Transcribe everything in the YAML load performance decision from "Decision 2: YAML" down to "for documentation generator.", word for word.

--- start PASSAGE TO READ ---

Decision 2: YAML Load Performance Optimization
Question: What YAML load time is acceptable for 110+ control entries, and how do we optimize performance?
Decision: Target <500ms YAML load time using PyYAML with yaml.safe_load() and implement caching for documentation generator.
Rationale:
1. Baseline Performance: PyYAML safe_load() can parse ~10MB YAML in ~200-300ms. Expected control mapping size is ~500KB (110 controls Γ ~5KB each), well within performance budget.
2. Safety: safe_load() prevents code execution vulnerabilities (safer than load()).
3. Caching Strategy: Documentation generator loads YAML once, generates all 7 outputs in single pass. No need for repeated parsing.
4. Determinism: Same YAML input always produces same output (requirement from Constraints section).

--- end PASSAGE TO READ ---
--- start LISTING ---

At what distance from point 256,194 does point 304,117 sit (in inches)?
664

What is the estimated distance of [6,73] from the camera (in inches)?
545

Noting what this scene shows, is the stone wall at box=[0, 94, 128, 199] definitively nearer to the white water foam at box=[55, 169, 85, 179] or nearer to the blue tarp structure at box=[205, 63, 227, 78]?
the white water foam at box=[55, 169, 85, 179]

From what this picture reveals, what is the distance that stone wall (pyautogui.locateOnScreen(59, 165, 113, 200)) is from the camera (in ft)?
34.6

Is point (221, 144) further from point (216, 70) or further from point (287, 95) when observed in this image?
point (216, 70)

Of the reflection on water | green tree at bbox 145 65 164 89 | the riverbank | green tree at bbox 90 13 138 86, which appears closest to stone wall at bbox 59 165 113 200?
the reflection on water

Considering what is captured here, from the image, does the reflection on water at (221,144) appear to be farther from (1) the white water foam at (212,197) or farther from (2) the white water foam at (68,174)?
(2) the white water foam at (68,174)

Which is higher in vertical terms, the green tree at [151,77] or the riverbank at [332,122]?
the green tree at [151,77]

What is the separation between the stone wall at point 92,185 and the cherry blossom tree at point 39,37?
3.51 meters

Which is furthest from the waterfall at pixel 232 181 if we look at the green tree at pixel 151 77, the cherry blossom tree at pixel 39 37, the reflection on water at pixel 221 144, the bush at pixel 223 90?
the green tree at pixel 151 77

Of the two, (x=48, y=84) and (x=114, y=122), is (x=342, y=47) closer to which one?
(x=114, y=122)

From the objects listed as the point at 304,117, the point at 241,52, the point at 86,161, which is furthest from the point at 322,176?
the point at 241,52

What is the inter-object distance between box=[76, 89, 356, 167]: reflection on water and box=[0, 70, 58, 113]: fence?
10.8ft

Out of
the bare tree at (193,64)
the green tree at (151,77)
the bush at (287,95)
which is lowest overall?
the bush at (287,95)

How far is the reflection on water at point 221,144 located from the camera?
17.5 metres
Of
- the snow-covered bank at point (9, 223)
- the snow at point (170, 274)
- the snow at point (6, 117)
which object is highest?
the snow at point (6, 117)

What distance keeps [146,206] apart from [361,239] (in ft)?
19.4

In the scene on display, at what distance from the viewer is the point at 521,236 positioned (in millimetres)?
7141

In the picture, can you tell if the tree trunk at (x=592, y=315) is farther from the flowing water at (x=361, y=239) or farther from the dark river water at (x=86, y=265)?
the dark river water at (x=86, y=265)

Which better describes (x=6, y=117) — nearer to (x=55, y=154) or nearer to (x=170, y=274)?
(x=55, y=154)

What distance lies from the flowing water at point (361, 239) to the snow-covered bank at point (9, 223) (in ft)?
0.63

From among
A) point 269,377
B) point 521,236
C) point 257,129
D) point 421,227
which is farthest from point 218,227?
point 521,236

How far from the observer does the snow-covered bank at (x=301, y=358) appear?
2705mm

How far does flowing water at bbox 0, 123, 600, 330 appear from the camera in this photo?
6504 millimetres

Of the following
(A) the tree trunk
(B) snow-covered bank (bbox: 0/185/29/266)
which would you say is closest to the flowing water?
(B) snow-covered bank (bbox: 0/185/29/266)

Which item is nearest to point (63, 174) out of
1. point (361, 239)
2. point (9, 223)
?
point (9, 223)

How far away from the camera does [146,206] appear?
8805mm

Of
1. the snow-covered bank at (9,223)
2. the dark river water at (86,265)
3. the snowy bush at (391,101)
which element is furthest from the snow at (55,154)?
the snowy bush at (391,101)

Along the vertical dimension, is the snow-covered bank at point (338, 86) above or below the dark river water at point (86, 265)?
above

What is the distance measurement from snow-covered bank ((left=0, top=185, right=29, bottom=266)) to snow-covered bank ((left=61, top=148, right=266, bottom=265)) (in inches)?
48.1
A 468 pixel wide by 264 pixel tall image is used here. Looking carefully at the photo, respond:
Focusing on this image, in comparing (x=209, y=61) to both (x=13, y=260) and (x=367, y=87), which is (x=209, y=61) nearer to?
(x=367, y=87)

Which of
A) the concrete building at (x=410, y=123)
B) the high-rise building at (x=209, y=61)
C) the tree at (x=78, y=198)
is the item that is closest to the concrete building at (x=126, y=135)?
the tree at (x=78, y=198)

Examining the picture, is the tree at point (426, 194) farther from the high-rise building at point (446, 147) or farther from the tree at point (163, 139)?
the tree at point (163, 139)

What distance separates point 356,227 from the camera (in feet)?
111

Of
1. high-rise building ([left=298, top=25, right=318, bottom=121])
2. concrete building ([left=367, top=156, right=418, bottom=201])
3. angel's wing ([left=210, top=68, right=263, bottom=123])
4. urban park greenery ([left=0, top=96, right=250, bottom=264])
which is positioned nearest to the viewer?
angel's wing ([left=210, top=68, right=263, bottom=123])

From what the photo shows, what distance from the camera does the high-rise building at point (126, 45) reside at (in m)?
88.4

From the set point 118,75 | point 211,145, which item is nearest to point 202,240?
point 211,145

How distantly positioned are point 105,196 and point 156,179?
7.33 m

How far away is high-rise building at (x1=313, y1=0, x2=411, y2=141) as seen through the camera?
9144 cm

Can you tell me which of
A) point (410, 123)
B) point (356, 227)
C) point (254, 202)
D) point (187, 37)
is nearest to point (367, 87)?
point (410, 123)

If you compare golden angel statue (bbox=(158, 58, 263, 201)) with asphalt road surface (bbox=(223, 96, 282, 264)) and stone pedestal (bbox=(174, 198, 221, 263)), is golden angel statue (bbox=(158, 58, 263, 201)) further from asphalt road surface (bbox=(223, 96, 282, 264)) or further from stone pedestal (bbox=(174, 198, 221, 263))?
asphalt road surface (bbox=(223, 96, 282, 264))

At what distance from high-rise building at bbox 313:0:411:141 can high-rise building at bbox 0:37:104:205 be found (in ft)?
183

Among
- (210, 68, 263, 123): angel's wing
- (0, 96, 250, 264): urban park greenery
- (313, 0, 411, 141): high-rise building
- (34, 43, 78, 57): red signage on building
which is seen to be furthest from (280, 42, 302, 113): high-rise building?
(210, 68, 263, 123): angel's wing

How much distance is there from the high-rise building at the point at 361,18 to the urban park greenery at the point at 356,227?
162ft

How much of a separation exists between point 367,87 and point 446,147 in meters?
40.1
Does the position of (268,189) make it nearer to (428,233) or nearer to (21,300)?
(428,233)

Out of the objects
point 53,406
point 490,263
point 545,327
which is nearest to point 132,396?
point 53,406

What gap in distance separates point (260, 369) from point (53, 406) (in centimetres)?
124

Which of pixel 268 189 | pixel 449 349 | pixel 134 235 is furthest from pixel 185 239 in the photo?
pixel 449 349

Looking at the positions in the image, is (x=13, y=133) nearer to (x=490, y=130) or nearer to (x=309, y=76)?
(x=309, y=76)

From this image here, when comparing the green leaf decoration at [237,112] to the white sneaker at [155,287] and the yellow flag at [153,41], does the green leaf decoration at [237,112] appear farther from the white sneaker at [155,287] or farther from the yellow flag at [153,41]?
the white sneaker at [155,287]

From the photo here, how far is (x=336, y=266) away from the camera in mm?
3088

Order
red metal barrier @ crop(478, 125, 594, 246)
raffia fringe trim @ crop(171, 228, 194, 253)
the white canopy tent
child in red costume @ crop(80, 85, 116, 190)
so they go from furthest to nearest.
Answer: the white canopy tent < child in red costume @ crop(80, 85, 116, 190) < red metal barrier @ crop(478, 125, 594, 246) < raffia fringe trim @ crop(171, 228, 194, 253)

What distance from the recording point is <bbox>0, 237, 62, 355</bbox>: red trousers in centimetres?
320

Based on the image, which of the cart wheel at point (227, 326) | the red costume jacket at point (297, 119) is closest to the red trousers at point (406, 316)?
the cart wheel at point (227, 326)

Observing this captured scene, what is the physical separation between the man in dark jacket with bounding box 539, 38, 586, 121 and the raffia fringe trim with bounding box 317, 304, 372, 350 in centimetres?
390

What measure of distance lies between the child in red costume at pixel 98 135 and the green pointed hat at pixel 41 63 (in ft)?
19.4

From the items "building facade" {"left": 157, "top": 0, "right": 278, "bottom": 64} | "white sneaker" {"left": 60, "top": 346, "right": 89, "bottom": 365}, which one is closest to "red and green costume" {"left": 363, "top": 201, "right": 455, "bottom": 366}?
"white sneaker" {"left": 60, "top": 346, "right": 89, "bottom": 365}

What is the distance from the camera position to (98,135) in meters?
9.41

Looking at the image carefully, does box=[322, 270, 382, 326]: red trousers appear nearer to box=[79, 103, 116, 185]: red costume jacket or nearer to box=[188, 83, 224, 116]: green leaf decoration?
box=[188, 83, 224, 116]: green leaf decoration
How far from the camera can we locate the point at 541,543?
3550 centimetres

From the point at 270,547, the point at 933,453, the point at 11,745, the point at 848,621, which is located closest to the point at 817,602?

--- end LISTING ---

> _THE ANSWER_:
Decision 2: YAML Load Performance Optimization
Question: What YAML load time is acceptable for 110+ control entries, and how do we optimize performance?
Decision: Target <500ms YAML load time using PyYAML with yaml.safe_load() and implement caching for documentation generator.